My other theoretical issue with the post is that it positions feminism purely around matters of equality. As one persistent commenter rightly pointed out repeatedly below the line, the assumptions underpinning the question would be rejected out of hand by bell hooks, for starters, who would surely react by asking “equal with which men?”

Emer insists that to quibble over definitions of equality is enough to send you straight to the ‘Not a feminist’ box. Really? Meanwhile, I can’t help thinking of the kind of religious traditionalist who says things like “I believe Our Lord made men and women equal, which is why he decided that men should have the important job of going outside and earning money while women should have the equally important job of staying home, raising her family and keeping herself and her home all clean and purdey.” Is that a feminist belief?
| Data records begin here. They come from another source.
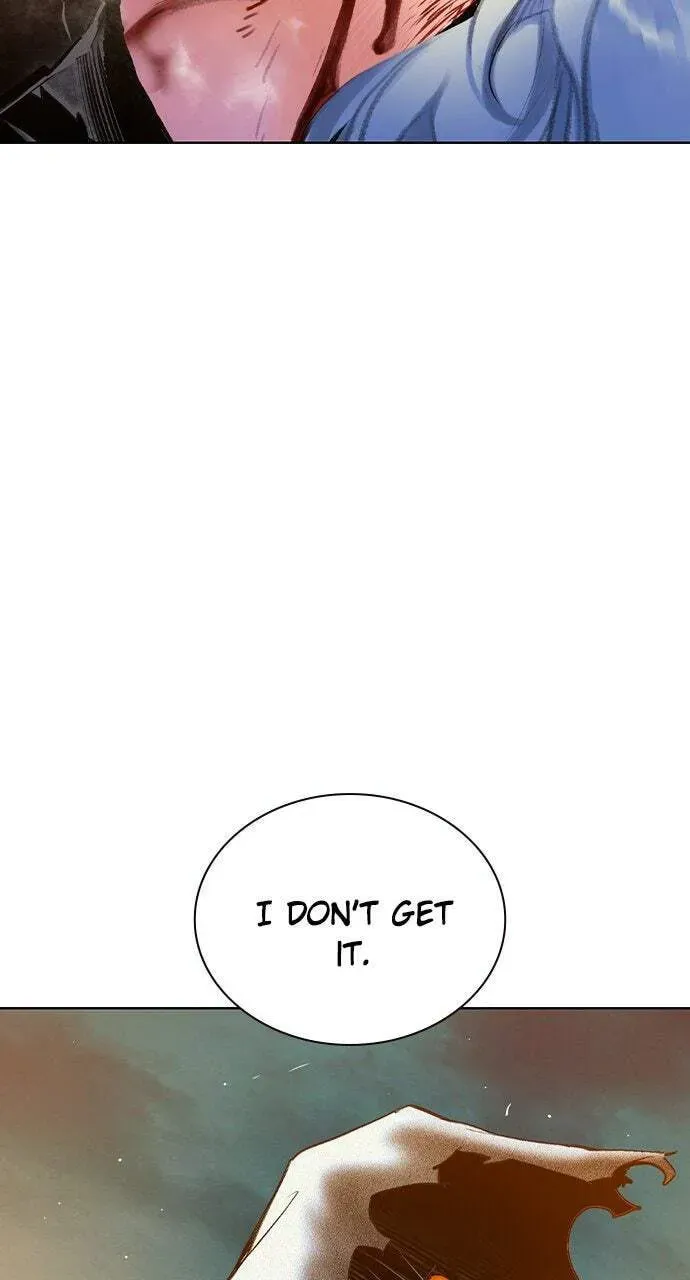 Jungle Juice Chapter 55.1 — Page 25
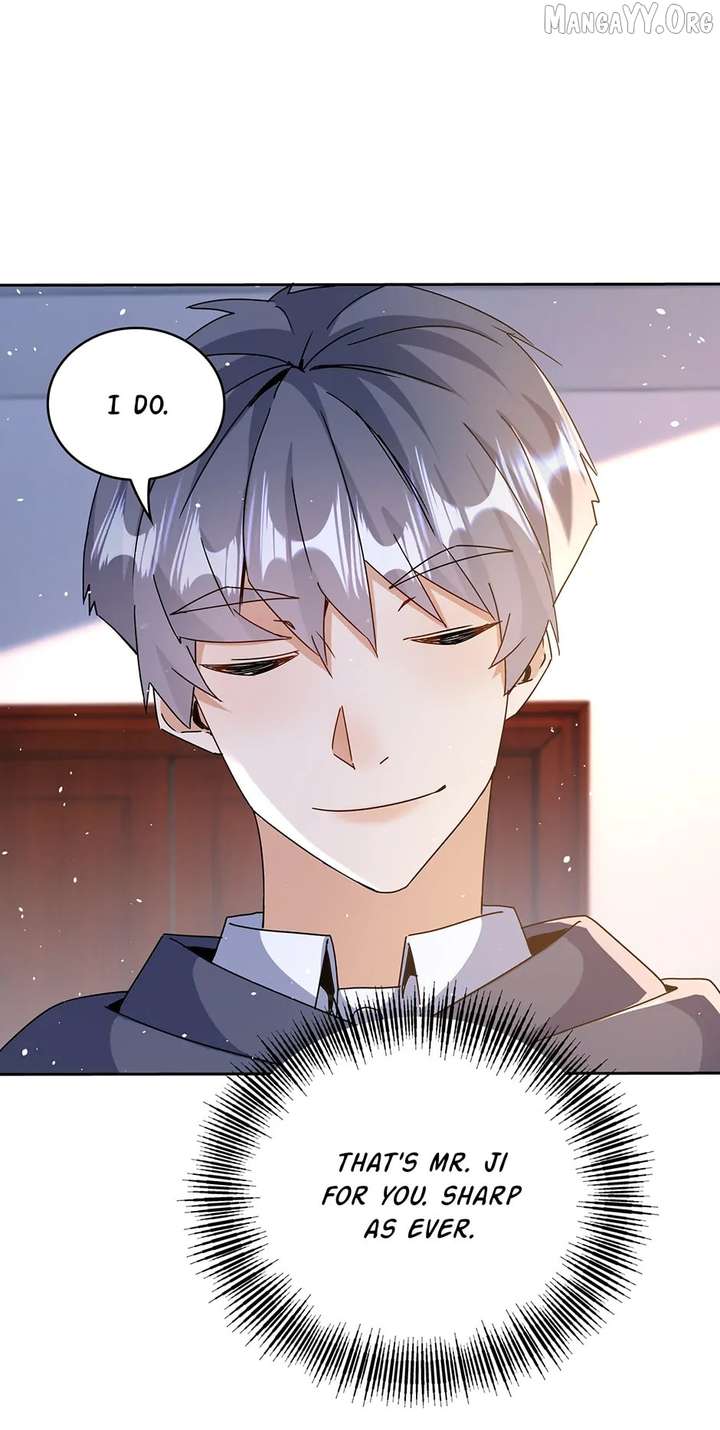 Aiming for Maximal Level in a Post-Apocalyptic World Chapter 40 - Page 44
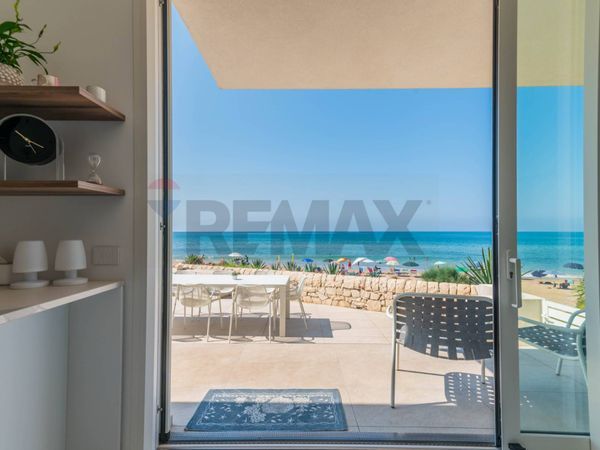 Loft/Open Space Casuzze, Santa Croce Camerina, RG Vendita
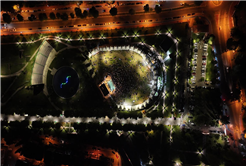 Anadolu kültürünün yansımaları Millet Bahçesi’nde yaşandı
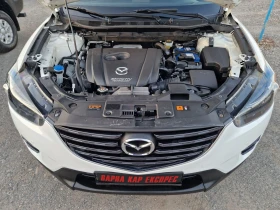 Mazda CX-5 2.0 AWD Фейслифт, снимка 8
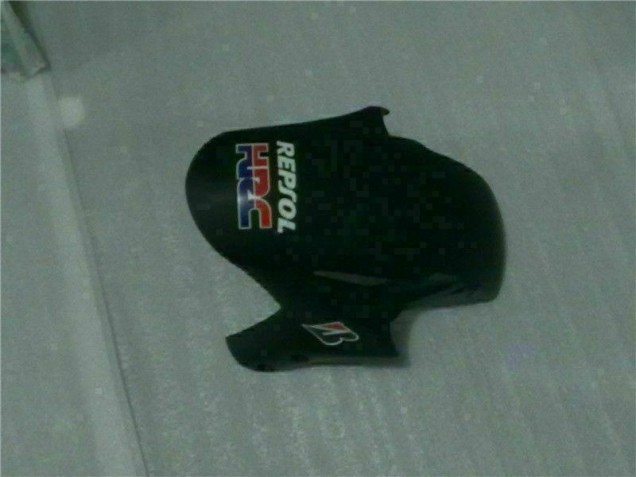 Carene Moto CBR 1000 RR 2004-2005 - Arancia Rosso Repsol 26 Carene Moto CBR 1000 RR 2004-2005 - Arancia Rosso Repsol 26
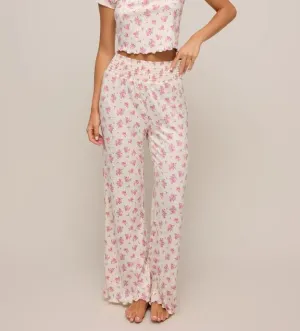 Dawn Printed Pant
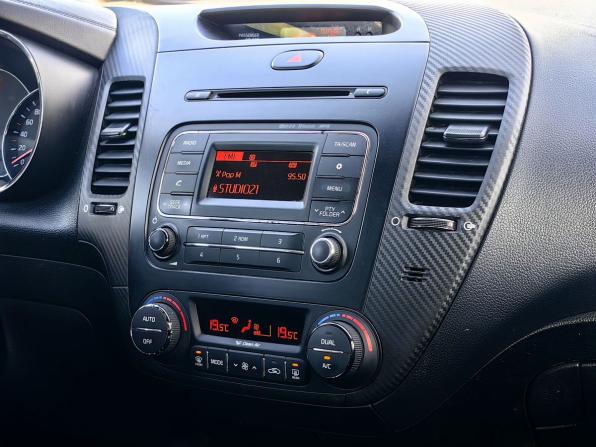 Kia Cerato III с пробегом 2014 года, цена 564 900 рублей, 298927 км, седан, Автокод Объявления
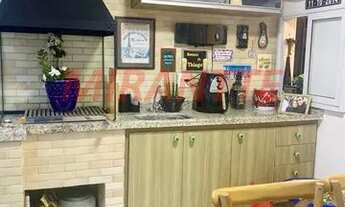 Imagem: Apartamento para venda tem 63 metros quadrados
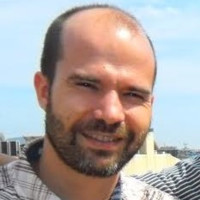 Oriol Moreno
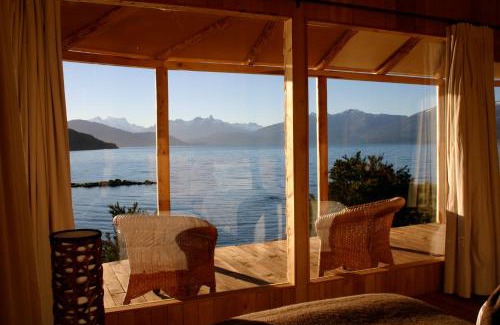 Luis Soto Cabin | Lodge El Mirador De Guadal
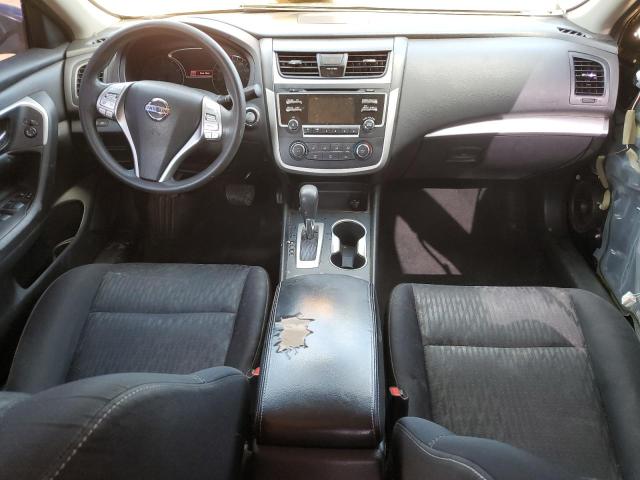 Photo 8 from auction – 2017 NISSAN ALTIMA 2.5 with VIN 1N4AL3APXHC478581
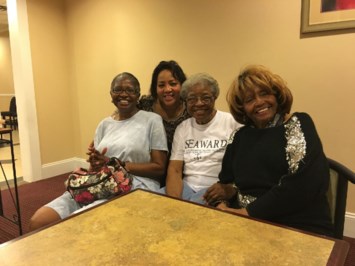 Obituary of Roberta Hughes Foster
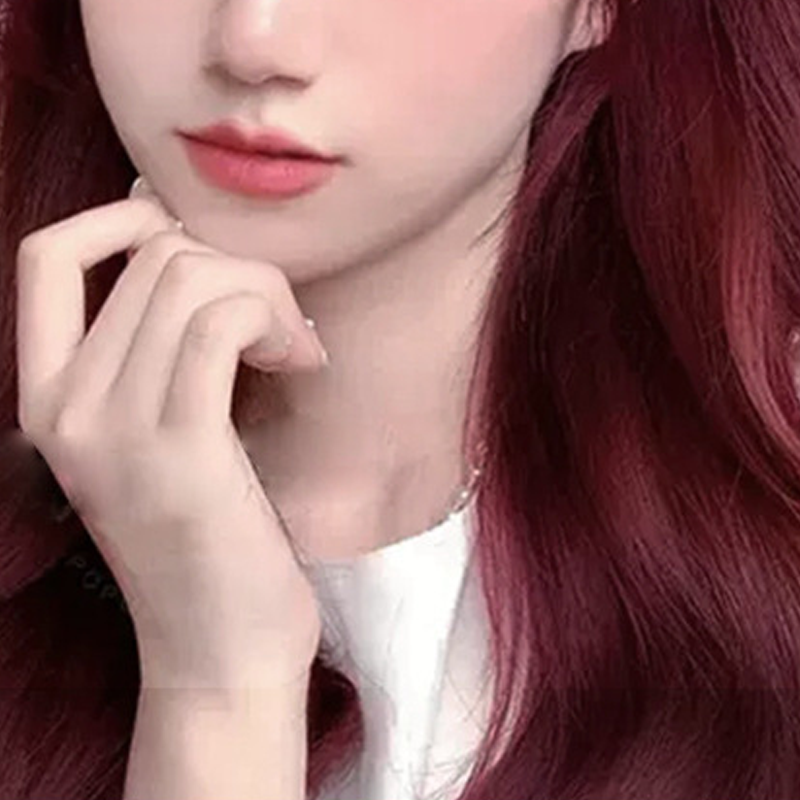 Gentle Plant-Based Quick-Use Hair Dye(50% OFF)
As most feminists identified decades ago, the central issue is not about simple equality, but about personal, political and economic power and their distribution at the micro and macro levels. That is precisely why feminism began talking less about equal rights for women, and more about patriarchy. They are not the same issues.

I suppose we could start the flowchart with the question “Do you wish to challenge social, cultural and political structures which curtail and prescribe gender roles which systematically entrench disproportionate power relations between men and women within the context of a hegemonic capitalist system that is sustained by interlinked networks of oppression?” but I accept you would struggle to squeeze it into a little box on a flowchart.